Jim: Who hasn't discussed it yet?

Betty: C.I.

C.I.: I like the book, really, I love it. I'll be brief and I'll note that I enjoyed how he went into the editorials and the avoidance of the "bring the troops home" issue, even when facts in the paper -- obviously I'm speaking of the New York Times -- suggested that "success" was a huge leap from reality. Everyone's brought up strong points and I know Dona's watching the clock so I'll let that be it from me.

Jim: Okay, so this is a book with thumbs way up. Read it. War Made Easy: How Presidents and Pundits Keep Spinning Us to Death by Norman Solomon. Dona had an announcement that we'll go out with.

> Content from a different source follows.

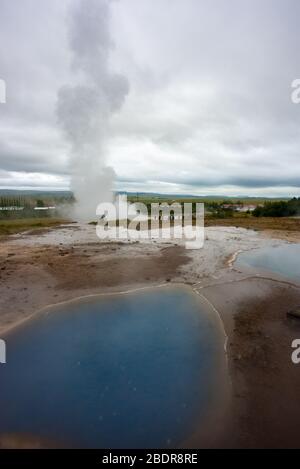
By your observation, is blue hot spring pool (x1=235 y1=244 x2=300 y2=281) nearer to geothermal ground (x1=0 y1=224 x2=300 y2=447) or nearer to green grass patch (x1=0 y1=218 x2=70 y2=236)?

Dona: We'd planned to review Edith Wharton's Custom of the Country among other books this time. C.I. got an e-mail that later was also sent to us here about how we are ignoring fiction. We're not attempting to ignore fiction. When we lost a "Five Books, Five Minutes" awhile back, we had commented on fiction and poetry in that feature. But when a book comes along that deserves the entire entry, we've focused on that one book and it has been nonfiction. We hope to do some fiction in the future and feel free to suggest books via e-mail but we're reading books and if one stands out and becomes the focus for an entire feature, it will probably continue to be nonfiction. Due to the debate over what quote to use to capture this book, it became obvious that the entire feature should be devoted to Norman Solomon's War Made Easy. Read the book and you'll understand why that is.